Dalam laman kepaniteraan.mahkamahagung.go.id/, disebutkan anggaran kegiatan, untuk perjalanan dan akomodasi peserta dibebankan kepada DIPA masing-masing satuan kerja (Satker). Sedangkan untuk Tim MA dibebankan kepada DIPA Badan Urusan Administrasi dan Kepaniteraan MA. Khusus untuk transportasi pimpinan, karena keterbatasan jadwal pesawat reguler menuju tempat penyelenggaraan pembinaan, maka perjalanan menuju Wakatobi menggunakan pesawat di luar jadwal reguler.  Pembiayaan extra flight ini dibebankan kepada biaya operasional yang dialokasikan untuk masing-masing pimpinan Mahkamah Agung.

Menanggapi perilaku para hakim agung itu, KY langsung ambil sikap. Komisioner KY Imam Anshori mengatakan pihaknya akan menindaklanjuti dugaan para hakim agung pelesiran dibiayai pengusaha tambang itu. Imam melihat apa yang dilakukan Hakim Agung dengan melaksanakan raker di Wakatobi tidak wajar. "KY akan segera melakukan investigasi," ujarnya.

Ada beberapa kejanggalan dalam kasus ini. Pertama, kenapa raker tersebut digelar di tempat yang jauh padahal bisa di Jakarta. Sebab, kata Imam, Raker tersebut bisa dilakukan di sekitar Jakarta yang tidak membutuhkan biaya tinggi. Karena untuk mencapai Wakotabi butuh biaya yang mahal. "Apa alasan mereka (MA) Raker ke Wakatobi, itu tidak terlalu urgen," kata Imam.
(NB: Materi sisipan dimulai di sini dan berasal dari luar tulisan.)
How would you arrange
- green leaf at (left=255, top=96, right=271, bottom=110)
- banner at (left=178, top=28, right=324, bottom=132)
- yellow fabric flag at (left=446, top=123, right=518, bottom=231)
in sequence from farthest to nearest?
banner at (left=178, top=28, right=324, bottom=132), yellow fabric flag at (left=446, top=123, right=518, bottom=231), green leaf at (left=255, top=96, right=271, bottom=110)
Kedua, KY juga akan mempertanyakan soal anggaran menuju ke Wakatobi. "Siapa yang dibebani. Apa beban anggaran Raker tersebut dibaiayai negara atau ditanggung pihak lain. Sebab jika negara yang menanggung maka menuju ke Wakatobi kemungkinan akan menggunakan penerbangan komersil. Jika tidak siapa yang menanggung?" ujarnya.
 
Menurut Imam menghelat raker di wilayah pariwisata sekelas Wakatobi sejatinya tidak perlu dilakukan. Sebab secara kode etik hal itu tidak dibenarkan karena mencerminkan hidup mewah.